**SELECTED PASSAGE**
+===+

Food additives would remain a mystery
All those mysterious multi-word ingredients you see on the labels of packaged foods may not necessarily be considered healthy, but at least you know they're generally considered as safe to consume. That's because once food started becoming more processed, the Food Additives Amendment of 1958 and the GRAS (generally recognized as safe) list required that manufacturers of food additives can prove their product hasn't be linked to causing cancer in animals or humans. Of course, this research continues but without these regulations, who knows what cancer-causing chemicals would be added to our foods?
Foods could be colored with cancer-causing dyes
After children became sick from eating Halloween candies made with orange dye, the 1960 Color Additive Amendment expanded beyond the food additives amendment to include a provision for manufacturers to confirm the safety of the color additives used in foods, drugs and cosmetics. This also includes the "Delaney Clause" banning the approval of any color additives that's a known carcinogen. Thanks to this amendment, specific yellow and red dyes were later banned for consumption thanks to research showing they carried a cancer risk. Of course, both natural and chemical food dyes are still used in processed foods today, but the dyes being used cannot be proven to cause cancer and must be researched to prove they're not carcinogens, so that's an improvement from pre-1960.

+===+

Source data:
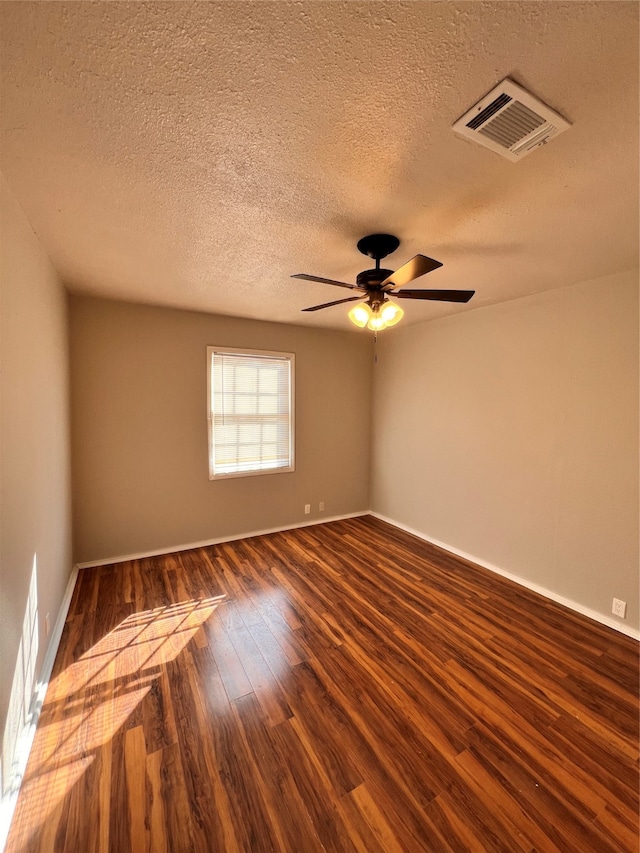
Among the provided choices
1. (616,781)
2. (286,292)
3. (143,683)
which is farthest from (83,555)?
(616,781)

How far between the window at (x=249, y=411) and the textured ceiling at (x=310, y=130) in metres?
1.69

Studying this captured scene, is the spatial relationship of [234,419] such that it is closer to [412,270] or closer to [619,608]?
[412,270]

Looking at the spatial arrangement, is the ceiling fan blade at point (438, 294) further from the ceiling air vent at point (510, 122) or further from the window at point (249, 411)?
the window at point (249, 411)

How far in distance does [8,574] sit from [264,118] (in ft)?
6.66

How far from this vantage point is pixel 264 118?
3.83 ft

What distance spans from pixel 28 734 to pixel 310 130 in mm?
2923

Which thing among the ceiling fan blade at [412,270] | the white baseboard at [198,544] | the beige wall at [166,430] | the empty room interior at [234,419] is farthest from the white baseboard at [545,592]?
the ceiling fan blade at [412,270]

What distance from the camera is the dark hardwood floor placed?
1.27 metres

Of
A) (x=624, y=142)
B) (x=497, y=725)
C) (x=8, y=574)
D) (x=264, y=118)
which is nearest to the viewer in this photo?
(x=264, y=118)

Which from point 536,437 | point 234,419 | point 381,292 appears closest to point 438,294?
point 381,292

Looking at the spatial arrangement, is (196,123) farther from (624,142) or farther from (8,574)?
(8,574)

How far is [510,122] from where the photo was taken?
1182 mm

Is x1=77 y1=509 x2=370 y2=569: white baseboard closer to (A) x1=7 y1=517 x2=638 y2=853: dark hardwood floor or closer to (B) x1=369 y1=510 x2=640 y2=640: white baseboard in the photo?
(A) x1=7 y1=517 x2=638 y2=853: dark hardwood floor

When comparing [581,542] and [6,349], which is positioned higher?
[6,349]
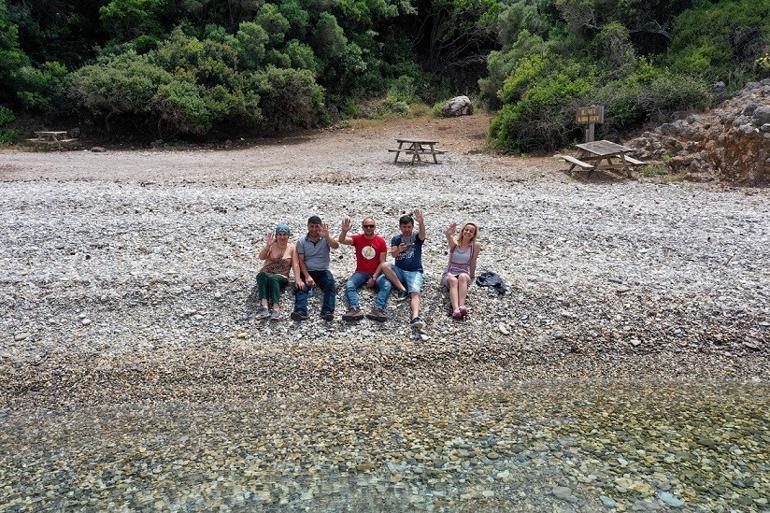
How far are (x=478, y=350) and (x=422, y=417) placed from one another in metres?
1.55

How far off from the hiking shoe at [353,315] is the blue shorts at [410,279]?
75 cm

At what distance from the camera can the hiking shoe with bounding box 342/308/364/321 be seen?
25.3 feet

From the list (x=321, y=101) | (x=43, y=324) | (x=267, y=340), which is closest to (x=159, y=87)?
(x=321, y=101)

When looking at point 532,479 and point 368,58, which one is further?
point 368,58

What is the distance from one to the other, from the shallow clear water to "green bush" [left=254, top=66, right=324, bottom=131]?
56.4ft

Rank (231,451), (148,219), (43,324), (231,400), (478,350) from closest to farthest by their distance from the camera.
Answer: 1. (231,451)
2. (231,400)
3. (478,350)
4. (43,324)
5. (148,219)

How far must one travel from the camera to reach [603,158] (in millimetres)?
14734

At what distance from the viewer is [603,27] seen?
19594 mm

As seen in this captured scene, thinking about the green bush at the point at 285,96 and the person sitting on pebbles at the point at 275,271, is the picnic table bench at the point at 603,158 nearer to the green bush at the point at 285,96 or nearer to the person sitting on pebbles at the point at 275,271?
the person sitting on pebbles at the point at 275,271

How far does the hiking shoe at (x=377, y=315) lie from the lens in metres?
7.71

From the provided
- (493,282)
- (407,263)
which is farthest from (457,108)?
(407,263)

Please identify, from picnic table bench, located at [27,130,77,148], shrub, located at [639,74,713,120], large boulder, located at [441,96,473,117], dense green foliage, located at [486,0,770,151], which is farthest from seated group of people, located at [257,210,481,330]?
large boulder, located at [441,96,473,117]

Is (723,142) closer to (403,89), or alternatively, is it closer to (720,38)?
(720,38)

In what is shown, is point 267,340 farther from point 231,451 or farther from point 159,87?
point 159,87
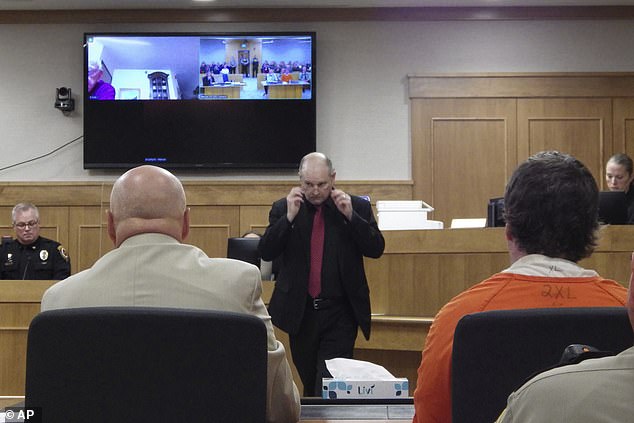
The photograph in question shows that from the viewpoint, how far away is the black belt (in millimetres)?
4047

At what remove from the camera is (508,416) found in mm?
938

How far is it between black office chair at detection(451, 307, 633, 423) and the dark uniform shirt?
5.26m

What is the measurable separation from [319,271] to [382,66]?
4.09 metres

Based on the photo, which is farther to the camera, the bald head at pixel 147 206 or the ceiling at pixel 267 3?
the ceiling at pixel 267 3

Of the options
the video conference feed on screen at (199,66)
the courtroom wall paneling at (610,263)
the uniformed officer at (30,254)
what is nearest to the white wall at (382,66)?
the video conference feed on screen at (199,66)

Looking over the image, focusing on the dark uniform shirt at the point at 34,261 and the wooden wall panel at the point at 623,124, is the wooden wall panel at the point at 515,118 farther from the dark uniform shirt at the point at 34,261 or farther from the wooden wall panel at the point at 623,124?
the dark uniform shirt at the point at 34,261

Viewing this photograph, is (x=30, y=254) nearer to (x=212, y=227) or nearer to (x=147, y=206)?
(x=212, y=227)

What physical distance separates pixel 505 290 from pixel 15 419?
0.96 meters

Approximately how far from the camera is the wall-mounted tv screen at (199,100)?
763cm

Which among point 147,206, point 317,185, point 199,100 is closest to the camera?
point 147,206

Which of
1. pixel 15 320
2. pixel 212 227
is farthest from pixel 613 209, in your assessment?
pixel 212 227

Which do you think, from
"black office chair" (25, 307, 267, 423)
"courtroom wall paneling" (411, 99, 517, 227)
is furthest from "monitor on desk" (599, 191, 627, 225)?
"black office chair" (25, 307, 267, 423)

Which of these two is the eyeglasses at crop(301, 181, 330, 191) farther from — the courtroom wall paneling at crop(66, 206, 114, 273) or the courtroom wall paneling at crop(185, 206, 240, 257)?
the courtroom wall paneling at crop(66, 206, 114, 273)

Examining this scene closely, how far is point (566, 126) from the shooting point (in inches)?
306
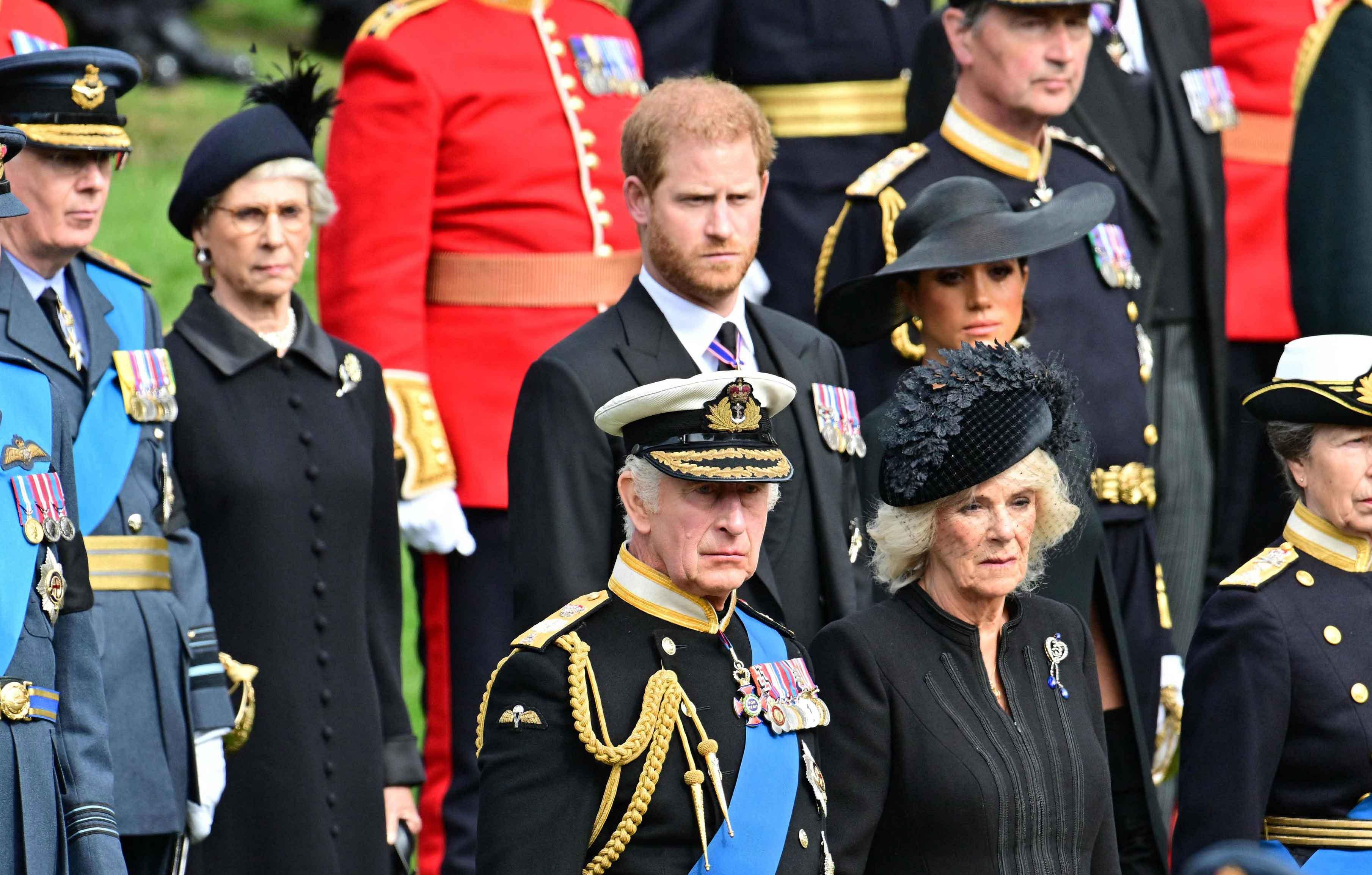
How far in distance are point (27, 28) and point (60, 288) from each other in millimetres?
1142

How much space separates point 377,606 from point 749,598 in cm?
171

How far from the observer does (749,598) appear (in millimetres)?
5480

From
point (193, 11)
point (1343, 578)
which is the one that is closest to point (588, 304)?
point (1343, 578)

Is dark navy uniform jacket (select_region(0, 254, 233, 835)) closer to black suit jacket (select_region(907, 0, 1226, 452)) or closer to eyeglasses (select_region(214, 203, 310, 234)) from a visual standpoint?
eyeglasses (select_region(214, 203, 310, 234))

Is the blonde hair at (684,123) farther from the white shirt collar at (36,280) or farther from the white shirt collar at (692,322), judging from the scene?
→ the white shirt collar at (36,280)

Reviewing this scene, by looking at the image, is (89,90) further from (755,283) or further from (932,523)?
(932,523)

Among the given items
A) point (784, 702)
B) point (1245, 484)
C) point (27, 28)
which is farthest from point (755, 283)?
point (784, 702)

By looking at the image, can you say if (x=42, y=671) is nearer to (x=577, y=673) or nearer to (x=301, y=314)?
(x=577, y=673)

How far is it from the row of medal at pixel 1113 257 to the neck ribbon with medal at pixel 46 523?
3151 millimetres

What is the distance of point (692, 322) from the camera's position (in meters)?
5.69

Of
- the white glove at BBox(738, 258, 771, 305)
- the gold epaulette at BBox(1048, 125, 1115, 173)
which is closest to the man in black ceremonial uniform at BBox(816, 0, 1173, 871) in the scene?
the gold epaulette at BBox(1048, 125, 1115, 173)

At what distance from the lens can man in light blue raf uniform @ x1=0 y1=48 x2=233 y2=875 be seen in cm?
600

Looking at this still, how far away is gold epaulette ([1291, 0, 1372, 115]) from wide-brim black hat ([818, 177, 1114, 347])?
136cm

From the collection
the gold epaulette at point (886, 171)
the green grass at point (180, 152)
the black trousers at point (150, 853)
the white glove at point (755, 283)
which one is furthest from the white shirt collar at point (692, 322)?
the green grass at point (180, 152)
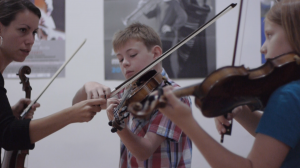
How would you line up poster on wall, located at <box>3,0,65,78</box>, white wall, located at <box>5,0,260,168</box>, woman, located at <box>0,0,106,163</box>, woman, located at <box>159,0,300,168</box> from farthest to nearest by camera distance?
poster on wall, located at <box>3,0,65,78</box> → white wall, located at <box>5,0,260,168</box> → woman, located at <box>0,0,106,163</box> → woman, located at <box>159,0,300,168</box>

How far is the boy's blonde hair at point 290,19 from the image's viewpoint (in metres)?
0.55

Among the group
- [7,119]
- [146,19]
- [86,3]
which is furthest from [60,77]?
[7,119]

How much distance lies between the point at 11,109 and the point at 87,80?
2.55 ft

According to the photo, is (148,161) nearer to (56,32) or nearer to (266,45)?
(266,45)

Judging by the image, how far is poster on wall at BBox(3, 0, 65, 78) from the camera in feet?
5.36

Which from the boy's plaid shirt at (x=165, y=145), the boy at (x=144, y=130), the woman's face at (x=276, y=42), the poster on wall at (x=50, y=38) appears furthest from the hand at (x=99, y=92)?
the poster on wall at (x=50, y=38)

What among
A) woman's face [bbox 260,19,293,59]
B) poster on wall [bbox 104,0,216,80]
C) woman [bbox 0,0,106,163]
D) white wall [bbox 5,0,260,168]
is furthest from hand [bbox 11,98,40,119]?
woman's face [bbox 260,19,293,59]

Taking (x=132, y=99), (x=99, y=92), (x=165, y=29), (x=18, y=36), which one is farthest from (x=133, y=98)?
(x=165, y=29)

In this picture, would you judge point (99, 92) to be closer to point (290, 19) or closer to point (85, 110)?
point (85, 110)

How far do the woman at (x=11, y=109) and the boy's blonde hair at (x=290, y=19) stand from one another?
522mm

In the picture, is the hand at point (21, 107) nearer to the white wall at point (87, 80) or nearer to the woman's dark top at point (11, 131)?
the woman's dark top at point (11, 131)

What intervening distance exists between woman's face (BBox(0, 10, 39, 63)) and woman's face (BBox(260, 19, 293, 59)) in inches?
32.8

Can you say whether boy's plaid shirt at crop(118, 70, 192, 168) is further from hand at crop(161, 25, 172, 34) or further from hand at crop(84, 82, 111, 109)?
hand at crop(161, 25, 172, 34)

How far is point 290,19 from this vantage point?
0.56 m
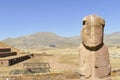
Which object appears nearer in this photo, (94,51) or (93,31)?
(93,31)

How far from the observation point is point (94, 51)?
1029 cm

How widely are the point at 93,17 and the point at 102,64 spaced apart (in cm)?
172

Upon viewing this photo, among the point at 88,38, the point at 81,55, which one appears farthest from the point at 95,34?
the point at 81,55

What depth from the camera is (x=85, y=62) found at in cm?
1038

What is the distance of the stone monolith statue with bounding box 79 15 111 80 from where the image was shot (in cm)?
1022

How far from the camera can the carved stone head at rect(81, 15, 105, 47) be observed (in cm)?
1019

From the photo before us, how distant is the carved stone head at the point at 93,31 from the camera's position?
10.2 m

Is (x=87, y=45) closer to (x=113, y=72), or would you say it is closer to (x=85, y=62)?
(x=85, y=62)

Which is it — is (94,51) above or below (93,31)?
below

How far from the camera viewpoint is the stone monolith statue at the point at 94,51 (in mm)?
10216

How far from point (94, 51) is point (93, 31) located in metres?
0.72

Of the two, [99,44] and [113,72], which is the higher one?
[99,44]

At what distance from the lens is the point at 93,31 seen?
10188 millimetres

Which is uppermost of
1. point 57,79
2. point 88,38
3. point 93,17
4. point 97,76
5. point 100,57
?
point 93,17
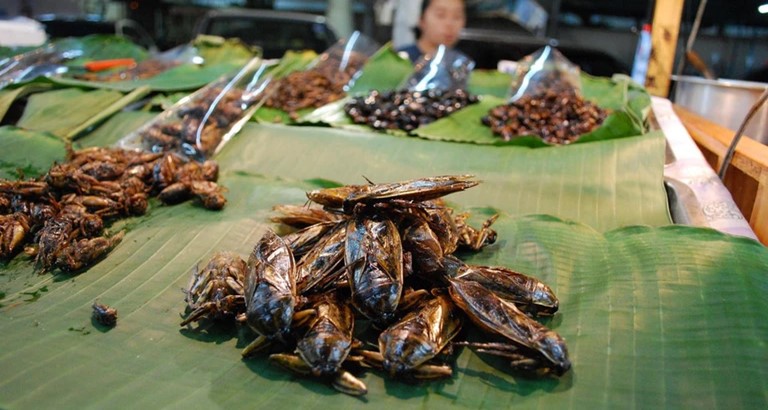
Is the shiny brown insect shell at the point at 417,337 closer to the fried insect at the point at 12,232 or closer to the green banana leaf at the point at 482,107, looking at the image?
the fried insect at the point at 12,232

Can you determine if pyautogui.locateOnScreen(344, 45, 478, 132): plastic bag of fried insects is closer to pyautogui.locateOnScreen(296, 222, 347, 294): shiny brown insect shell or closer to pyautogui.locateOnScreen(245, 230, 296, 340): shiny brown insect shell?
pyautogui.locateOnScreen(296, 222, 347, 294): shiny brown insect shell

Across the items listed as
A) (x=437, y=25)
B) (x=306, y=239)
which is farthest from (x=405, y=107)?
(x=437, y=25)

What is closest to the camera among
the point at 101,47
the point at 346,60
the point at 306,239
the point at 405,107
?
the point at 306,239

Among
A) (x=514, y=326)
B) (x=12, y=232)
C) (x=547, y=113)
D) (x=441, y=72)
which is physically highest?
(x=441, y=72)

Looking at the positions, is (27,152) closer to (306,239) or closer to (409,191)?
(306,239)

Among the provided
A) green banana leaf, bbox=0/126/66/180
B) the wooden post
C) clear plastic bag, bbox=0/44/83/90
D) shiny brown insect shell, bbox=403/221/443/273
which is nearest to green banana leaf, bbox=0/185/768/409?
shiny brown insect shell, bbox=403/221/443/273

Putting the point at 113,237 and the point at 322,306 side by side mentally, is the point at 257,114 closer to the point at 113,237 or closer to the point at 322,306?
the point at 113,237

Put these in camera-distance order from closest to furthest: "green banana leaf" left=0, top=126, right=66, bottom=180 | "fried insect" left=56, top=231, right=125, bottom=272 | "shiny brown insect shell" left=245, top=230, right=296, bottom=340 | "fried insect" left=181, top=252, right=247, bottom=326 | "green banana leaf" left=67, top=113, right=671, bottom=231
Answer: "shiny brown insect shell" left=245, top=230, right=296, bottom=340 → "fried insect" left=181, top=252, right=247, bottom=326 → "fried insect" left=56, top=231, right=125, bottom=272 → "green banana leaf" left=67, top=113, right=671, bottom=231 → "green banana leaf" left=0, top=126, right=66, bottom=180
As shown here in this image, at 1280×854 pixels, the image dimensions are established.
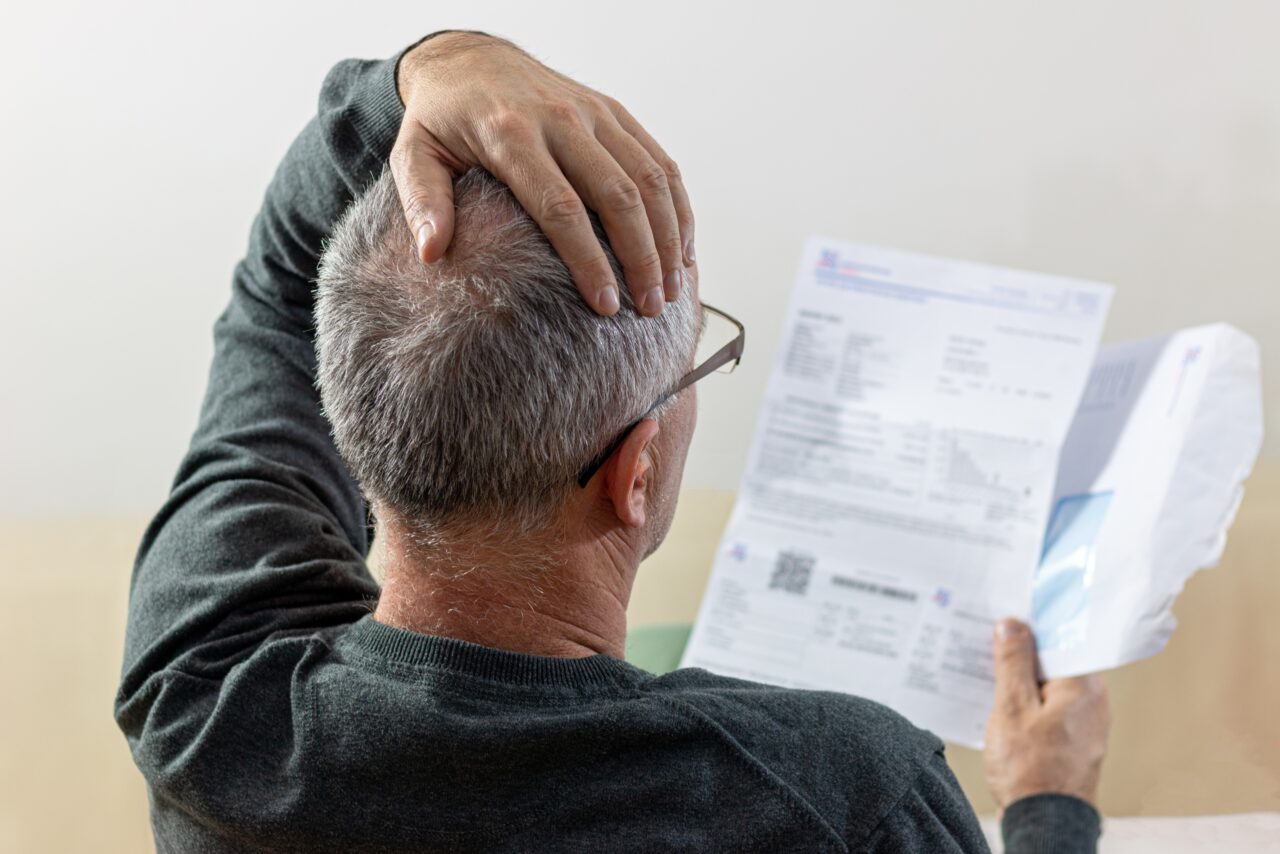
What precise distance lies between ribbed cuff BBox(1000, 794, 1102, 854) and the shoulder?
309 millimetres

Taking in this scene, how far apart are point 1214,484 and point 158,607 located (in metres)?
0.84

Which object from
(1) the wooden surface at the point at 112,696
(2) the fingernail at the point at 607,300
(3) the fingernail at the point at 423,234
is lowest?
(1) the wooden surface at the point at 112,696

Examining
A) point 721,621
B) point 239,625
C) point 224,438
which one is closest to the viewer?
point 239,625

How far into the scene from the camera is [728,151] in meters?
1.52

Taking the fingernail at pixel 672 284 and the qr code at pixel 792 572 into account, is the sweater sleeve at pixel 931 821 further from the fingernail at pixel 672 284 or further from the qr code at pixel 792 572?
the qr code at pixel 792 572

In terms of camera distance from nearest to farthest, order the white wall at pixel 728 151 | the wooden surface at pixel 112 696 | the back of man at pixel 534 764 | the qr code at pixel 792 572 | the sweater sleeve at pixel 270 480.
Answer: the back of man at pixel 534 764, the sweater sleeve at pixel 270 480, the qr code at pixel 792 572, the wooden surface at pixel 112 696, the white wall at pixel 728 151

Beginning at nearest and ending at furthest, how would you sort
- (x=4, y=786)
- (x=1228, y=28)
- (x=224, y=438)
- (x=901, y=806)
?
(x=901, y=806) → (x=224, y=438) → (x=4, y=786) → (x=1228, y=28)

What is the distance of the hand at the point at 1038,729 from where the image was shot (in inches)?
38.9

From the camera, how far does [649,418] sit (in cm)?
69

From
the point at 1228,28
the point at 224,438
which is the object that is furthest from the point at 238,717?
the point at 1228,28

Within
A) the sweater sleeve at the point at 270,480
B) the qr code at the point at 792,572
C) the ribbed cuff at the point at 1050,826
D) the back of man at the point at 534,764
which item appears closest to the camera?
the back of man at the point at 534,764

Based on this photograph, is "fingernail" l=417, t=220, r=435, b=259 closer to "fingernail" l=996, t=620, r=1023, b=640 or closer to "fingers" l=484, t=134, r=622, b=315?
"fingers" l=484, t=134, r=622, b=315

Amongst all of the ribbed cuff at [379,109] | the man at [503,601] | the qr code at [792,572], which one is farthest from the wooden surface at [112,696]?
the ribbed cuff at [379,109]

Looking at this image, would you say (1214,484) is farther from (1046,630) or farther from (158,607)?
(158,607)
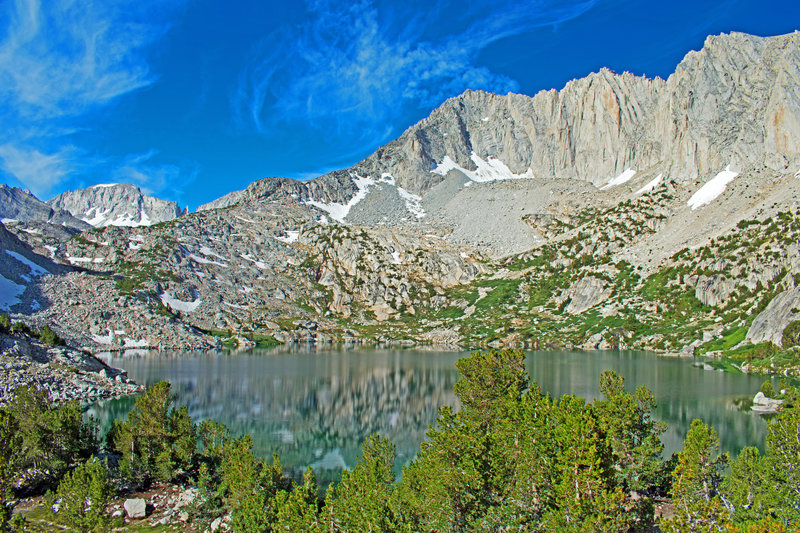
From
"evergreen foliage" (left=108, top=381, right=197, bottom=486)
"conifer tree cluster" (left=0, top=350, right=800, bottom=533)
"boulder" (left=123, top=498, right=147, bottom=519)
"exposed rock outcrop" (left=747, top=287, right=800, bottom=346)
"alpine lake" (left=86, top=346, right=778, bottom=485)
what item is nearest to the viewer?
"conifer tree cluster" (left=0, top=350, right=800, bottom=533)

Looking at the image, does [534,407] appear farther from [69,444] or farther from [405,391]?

+===+

**THE TASK**
In the passage on food additives and dyes, what does the "Delaney Clause" ban?

**RESPONSE BOX**
It bans the approval of any color additive that is a known carcinogen.